[START Extract]

= Audiovisual Archive of the Democratic and Labour Movement =

Italian multimedia archive

The Audiovisual Archive of the Democratic and Labor Movement Foundation (Fondazione
Archivio Audiovisivo del Movimento Operaio e Democratico; AAMOD) is an Italian foundation that was created in 1979 and converted to a foundation in 1985. Its purpose is to research, collect, and store historical audiovisual documents, repertory, current affairs and narrative reconstruction. It works in the field of audiovisuals (cinema, TV, multimedia) to promote the construction of a collective memory of social movements and their protagonists. The foundation organizes research activities and sets up exhibitions on topics related to history and society, curating specialized publications. Its headquarters are in Rome.

The first president of the Foundation was Cesare Zavattini who held this role until his death in 1989.

[END Extract]
[START Listed entries]

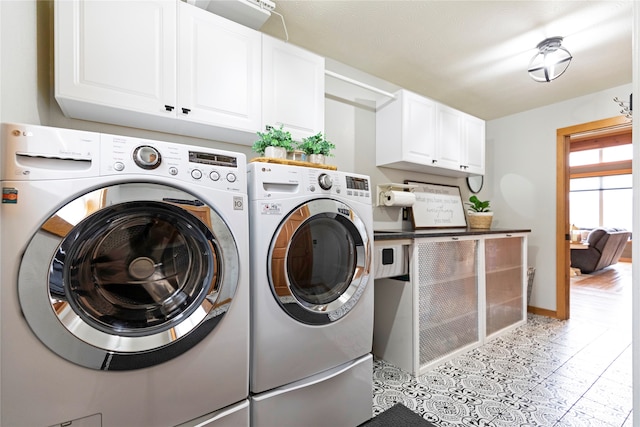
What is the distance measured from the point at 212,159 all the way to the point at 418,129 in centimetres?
206

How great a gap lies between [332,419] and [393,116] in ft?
7.48

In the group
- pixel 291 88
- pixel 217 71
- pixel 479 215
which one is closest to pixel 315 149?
pixel 291 88

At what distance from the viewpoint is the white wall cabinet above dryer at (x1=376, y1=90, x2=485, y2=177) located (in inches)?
99.1

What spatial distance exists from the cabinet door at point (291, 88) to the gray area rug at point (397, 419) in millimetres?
1696

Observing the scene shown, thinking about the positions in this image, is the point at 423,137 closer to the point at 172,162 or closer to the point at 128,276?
the point at 172,162

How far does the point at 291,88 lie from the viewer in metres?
1.84

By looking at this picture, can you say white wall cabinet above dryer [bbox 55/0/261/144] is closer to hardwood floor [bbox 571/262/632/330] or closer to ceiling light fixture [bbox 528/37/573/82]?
ceiling light fixture [bbox 528/37/573/82]

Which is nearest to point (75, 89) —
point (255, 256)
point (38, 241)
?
point (38, 241)

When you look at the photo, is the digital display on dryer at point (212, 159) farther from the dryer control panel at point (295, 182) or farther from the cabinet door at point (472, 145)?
the cabinet door at point (472, 145)

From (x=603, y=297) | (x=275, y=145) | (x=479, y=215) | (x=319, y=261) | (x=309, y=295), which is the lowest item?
(x=603, y=297)

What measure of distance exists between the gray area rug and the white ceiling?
2.44m

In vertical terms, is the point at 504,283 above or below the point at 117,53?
below

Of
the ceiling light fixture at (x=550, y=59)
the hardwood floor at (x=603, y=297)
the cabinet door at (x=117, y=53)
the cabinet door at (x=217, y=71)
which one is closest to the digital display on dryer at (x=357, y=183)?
the cabinet door at (x=217, y=71)

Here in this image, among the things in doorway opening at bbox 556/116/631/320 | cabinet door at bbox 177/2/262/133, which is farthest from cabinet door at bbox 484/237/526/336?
cabinet door at bbox 177/2/262/133
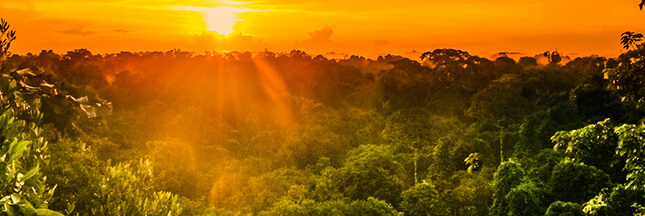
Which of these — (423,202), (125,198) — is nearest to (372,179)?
(423,202)

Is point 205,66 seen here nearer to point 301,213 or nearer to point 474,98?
point 474,98

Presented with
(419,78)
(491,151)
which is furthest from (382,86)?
(491,151)

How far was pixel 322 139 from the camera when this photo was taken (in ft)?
195

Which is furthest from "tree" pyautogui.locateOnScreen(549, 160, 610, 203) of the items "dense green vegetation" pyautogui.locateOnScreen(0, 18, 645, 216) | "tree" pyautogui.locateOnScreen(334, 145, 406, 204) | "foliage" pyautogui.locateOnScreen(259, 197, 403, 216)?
"tree" pyautogui.locateOnScreen(334, 145, 406, 204)

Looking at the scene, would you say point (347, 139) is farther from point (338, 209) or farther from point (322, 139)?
point (338, 209)

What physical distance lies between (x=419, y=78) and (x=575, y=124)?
4283 centimetres

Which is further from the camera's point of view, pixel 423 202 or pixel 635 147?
pixel 423 202

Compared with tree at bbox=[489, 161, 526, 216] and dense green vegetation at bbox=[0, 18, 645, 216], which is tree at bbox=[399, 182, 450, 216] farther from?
tree at bbox=[489, 161, 526, 216]

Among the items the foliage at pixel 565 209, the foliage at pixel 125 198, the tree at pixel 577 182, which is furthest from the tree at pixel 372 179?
the foliage at pixel 125 198

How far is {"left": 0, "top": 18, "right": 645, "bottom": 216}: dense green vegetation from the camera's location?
1404cm

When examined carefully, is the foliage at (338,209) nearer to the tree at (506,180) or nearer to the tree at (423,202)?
the tree at (423,202)

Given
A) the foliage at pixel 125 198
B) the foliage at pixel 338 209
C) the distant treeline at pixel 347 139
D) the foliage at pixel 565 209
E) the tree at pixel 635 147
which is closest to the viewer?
→ the tree at pixel 635 147

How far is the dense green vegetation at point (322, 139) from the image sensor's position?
14039 millimetres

[END Listed entries]

▸ **Task set**:
1. Answer these questions from the archive entry.
(a) In what year was AAMOD converted to a foundation?
(b) In which city are its headquarters?
(c) Who was the foundation's first president?
2. Reproduce the passage of the archive entry between "Italian multimedia archive" and "are in Rome.", inclusive.
The listing plays no part in this work.

▸ **Full answers**:
1.
(a) 1985
(b) Rome
(c) Cesare Zavattini

2.
Italian multimedia archive

The Audiovisual Archive of the Democratic and Labor Movement Foundation (Fondazione
Archivio Audiovisivo del Movimento Operaio e Democratico; AAMOD) is an Italian foundation that was created in 1979 and converted to a foundation in 1985. Its purpose is to research, collect, and store historical audiovisual documents, repertory, current affairs and narrative reconstruction. It works in the field of audiovisuals (cinema, TV, multimedia) to promote the construction of a collective memory of social movements and their protagonists. The foundation organizes research activities and sets up exhibitions on topics related to history and society, curating specialized publications. Its headquarters are in Rome.